Question

Three points charges are placed at the corners of an equilateral triangle of side L as shown in the figure.

• The potential at the centroid of the triangle is zero.
• The electric field at the centroid of the triangle is zero.
• The dipole moment of the system is $\sqrt{2}qL$.
• The dipole moment of the system is $\sqrt{3}qL$.

• A. The potential at the centroid of the triangle is zero.
• B. The electric field at the centroid of the triangle is zero.
• C. The dipole moment of the system is $\sqrt{2}qL$.
• D. The dipole moment of the system is $\sqrt{3}qL$.

Answer 1

Answer: (A), (D)

The potential at the centroid of the triangle is zero. The dipole moment of the system is $\sqrt{3}qL$.

Answer 2

Let the vertices of the equilateral triangle be A, B, and C. Assume charges +q are at A and B, and -2q is at C.

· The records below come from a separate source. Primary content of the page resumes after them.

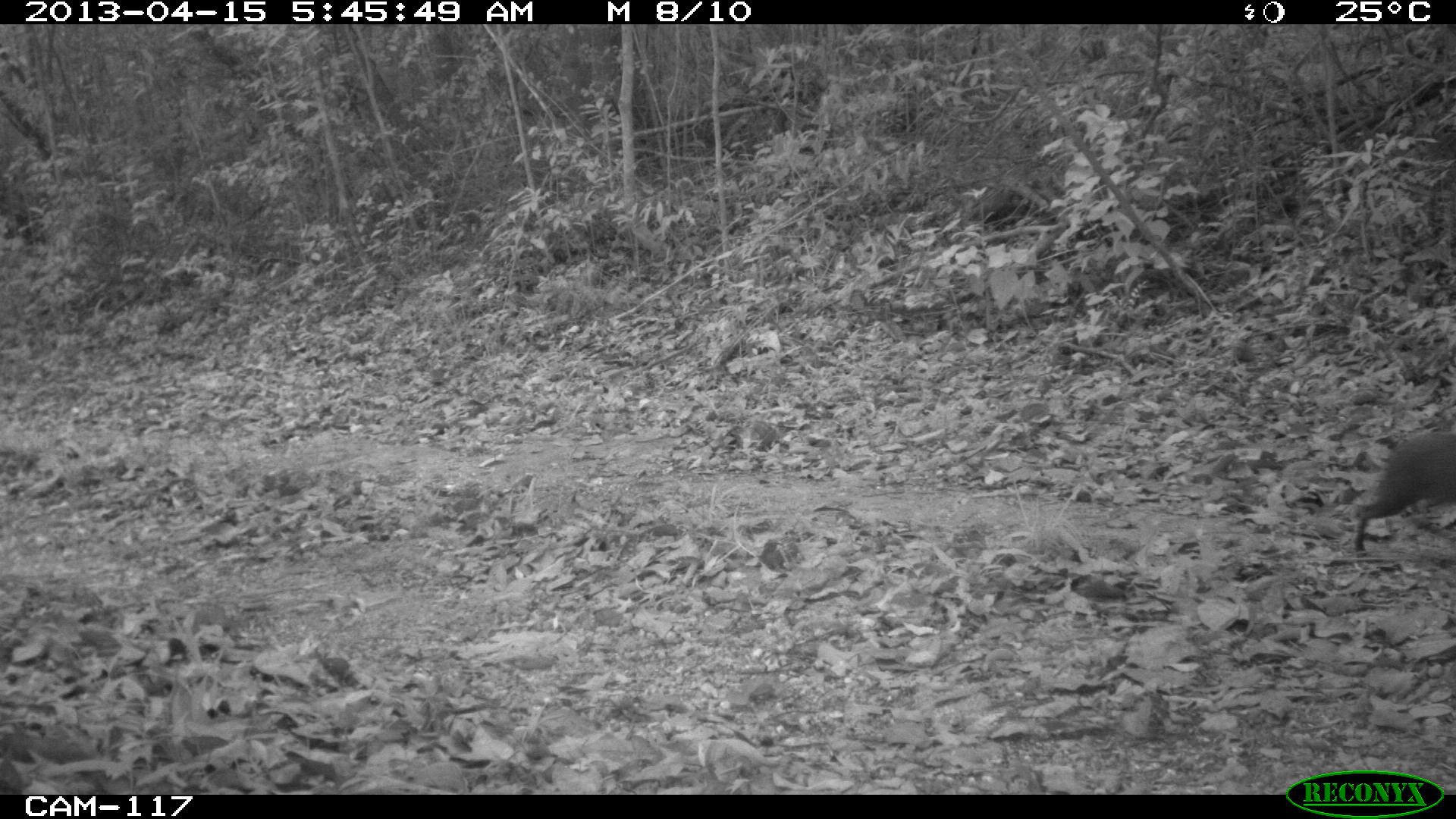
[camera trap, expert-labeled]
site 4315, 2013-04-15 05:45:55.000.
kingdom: Animalia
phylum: Chordata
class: Mammalia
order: Rodentia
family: Dasyproctidae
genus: Dasyprocta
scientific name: Dasyprocta punctata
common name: central american agouti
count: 1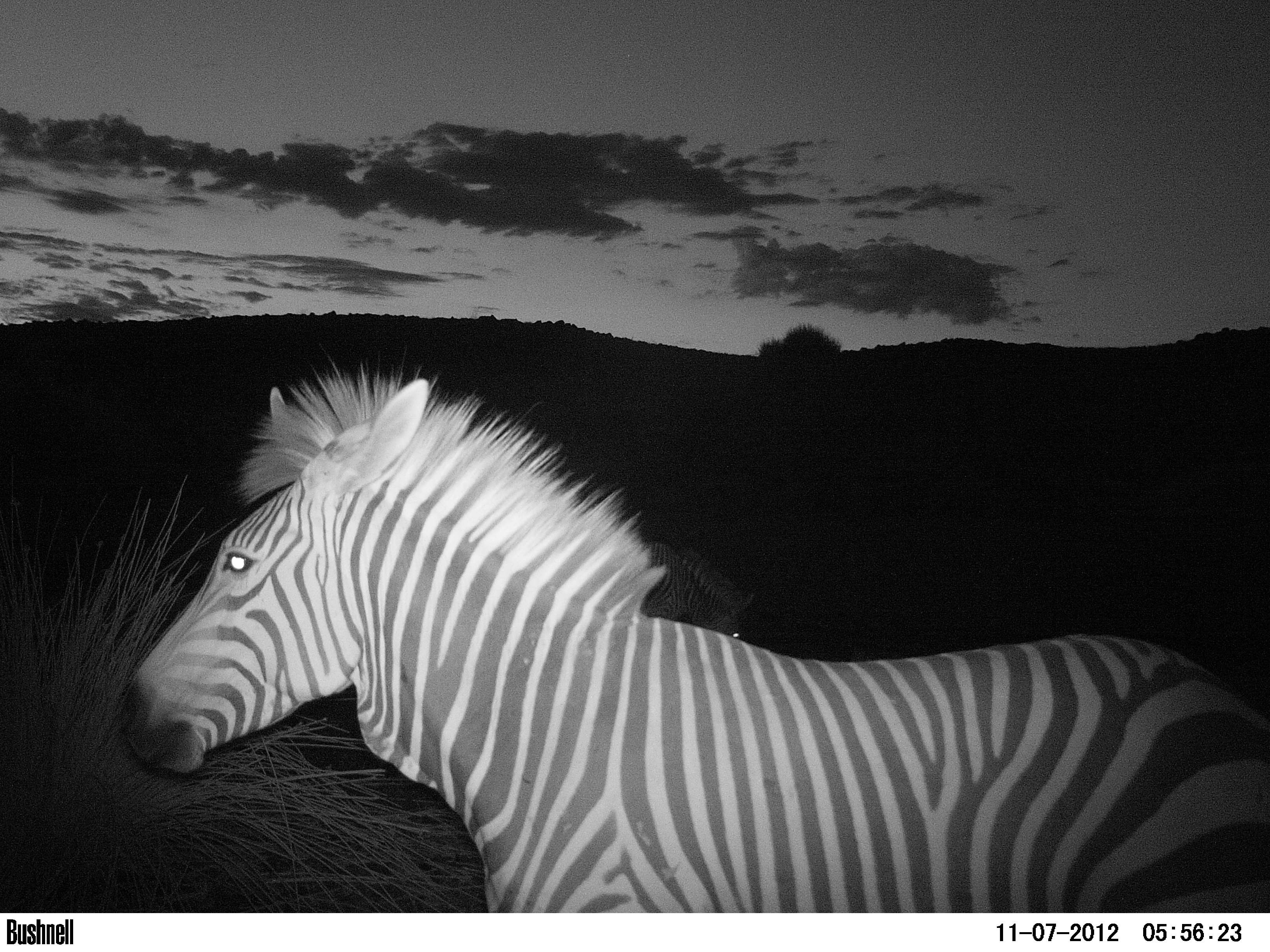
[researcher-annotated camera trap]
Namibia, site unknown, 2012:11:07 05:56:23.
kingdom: Animalia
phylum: Chordata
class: Mammalia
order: Perissodactyla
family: Equidae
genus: Equus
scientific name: Equus zebra hartmannae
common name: hartmann's mountain zebra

Statement 1: Potential at the centroid is zero.

The distance from each vertex to the centroid is $r = \frac{L}{\sqrt{3}}$. The potential at the centroid O is:

$V_O = \frac{1}{4\pi\epsilon_0} \left( \frac{q_A}{r_A} + \frac{q_B}{r_B} + \frac{q_C}{r_C} \right)$

$V_O = \frac{1}{4\pi\epsilon_0} \left( \frac{+q}{L/\sqrt{3}} + \frac{+q}{L/\sqrt{3}} + \frac{-2q}{L/\sqrt{3}} \right) = 0$

Statement 2: Electric field at the centroid is zero.

The electric field at the centroid is the vector sum of the electric fields due to each charge.

$E_A = \frac{1}{4\pi\epsilon_0} \frac{3q}{L^2}$, directed away from A.

$E_B = \frac{1}{4\pi\epsilon_0} \frac{3q}{L^2}$, directed away from B.

$E_C = \frac{1}{4\pi\epsilon_0} \frac{6q}{L^2}$, directed towards C.

The resultant electric field is non-zero.

Statement 3 & 4: Dipole moment of the system.

The total charge of the system is 0. Place the origin at vertex C.

$\vec{P} = q_A \vec{r}_A + q_B \vec{r}_B + q_C \vec{r}_C$

$\vec{P} = q (-L/2, L\sqrt{3}/2) + q (L/2, L\sqrt{3}/2) + (-2q) (0,0)$

$\vec{P} = (0, qL\sqrt{3})$

The magnitude of the dipole moment is $|\vec{P}| = \sqrt{3} qL$.

Therefore, statements 1 and 4 are correct.